Dalam risalahnya kepada Qadhi Abu Musa al-Asy’ari, Umar menulis pesan yang abadi yakni samakanlah kedudukan manusia di hadapanmu dalam pandangan, dalam ucapan, dan dalam keputusan, agar orang yang lemah tidak berputus asa dari keadilanmu, dan orang yang kuat tidak berharap pada kecuranganmu.

Rangkaian perkataan dimaksud, menunjukkan bahwa predikat mulia bagi hakim, tidak perlu diucapkan karena sudah hidup dalam perilaku dan keteladanan. Kemuliaan seorang Qadhi tampak dari wajah yang jujur, hati yang bersih, dan keberaniannya menegakkan hukum tanpa pandang bulu.

Era Kekinian Penyebutan Yang Mulia Bagi Sang Pengadil

Beranjak ke masa modern, penghormatan terhadap hakim berkembang menjadi bentuk yang lebih simbolik. Banyak negara, hakim dipanggil dengan sebutan Your Honour yang merupakan sebuah sapaan mencerminkan penghormatan terhadap lembaga hukum, bukan hanya orangnya. 

Hakim Amerika Serikat Benjamin Cardozo pernah mengatakan The judge is not a knight- errant roaming at will in pursuit of his own ideal of beauty or of goodness. (Hakim bukanlah ksatria yang berkelana demi idealismenya sendiri, melainkan penjaga tatanan keadilan yang ditopang hukum dan nurani.) 

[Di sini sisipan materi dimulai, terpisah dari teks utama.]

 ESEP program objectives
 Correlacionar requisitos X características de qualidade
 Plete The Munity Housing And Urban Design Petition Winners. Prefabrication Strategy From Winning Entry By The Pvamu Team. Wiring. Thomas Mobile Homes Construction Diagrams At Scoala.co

Begitu pula di Indonesia, sebutan Yang Mulia, tidak hanya menjadi protokol ruang sidang, tetapi juga simbol kepercayaan rakyat terhadap lembaga peradilan. 

Seperti kata Prof. Satjipto Rahardjo, Hukum tidak boleh mati di tangan hakim, karena hakimlah yang memberi nyawa bagi keadilan.

Yang Mulia: Antara Simbol dan Substansi

Kemuliaan sejati bukan soal gelar, melainkan sikap bagaimana seorang hakim menjaga kejujuran, ketegasan, dan empati dalam setiap putusan. 

Seorang hakim bisa saja duduk di kursi megah dan dipanggil Yang Mulia, tetapi nilai itu baru hidup jika ia mampu menundukkan ego dan menjunjung nurani.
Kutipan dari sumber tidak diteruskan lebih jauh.